"There is something very rotten in the Spanish judicial system." This is what Anglo-Spanish writer and journalist John Carlin told the programme El Suplement on public station Catalunya Ràdio this Saturday. "This is the great problem," he said.
"What I have learned that I didn't know before is that the heart of darkness in Spain is in the judiciary, specifically the Supreme Court," he said. And he explained that "there is a sector that seems not to have passed through Spain's democratic transition." These people, said the former El País columnist, had somehow got stuck in the past.
Carlin asserted forcefully that the jailed pro-independence leaders are indeed political prisoners and described the situation they are going through as an "absolute aberration". "And nor would I like to exclude Sandro Rosell from this list either - in jail since May 2017 -" he said, referring to the former Barcelona football club president who is in preventive prison awaiting trial on money-laundering charges.

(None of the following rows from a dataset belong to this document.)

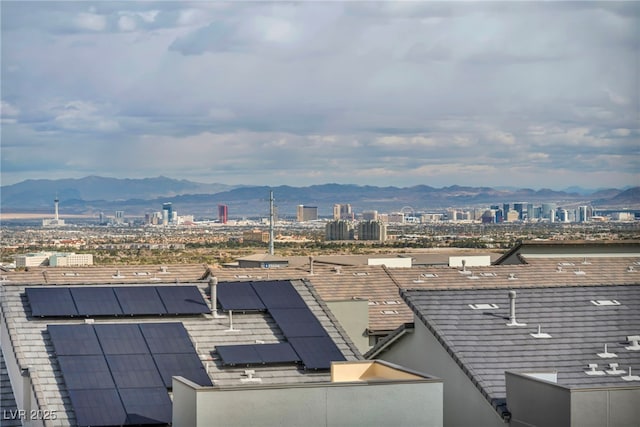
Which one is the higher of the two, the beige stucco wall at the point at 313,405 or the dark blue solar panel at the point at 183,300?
the dark blue solar panel at the point at 183,300

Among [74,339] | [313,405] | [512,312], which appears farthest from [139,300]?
[313,405]

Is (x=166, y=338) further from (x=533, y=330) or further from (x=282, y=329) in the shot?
(x=533, y=330)

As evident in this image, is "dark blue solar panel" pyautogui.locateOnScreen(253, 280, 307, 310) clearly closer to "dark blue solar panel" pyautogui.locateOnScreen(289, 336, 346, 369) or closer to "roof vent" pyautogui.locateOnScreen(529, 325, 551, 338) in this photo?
"dark blue solar panel" pyautogui.locateOnScreen(289, 336, 346, 369)

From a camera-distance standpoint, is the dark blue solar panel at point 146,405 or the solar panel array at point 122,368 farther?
the solar panel array at point 122,368

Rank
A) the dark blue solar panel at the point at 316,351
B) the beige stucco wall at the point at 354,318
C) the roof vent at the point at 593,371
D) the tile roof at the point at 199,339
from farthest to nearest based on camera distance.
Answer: the beige stucco wall at the point at 354,318
the dark blue solar panel at the point at 316,351
the tile roof at the point at 199,339
the roof vent at the point at 593,371

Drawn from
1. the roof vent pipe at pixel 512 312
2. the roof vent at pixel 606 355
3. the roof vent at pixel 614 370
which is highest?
the roof vent pipe at pixel 512 312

The writer also said that it seems "deplorable" that the most "progressive sectors in Spain" don't get out on the streets to protest about these issues.
According to Carlin, many of the complex political situations currently to be found in the most developed parts of the world, such as Brexit, the Catalonia crisis, or the conflictive politics of the United States, happen because "the priority of too many people is not to look for solutions, but to be right and based on that, to punish people."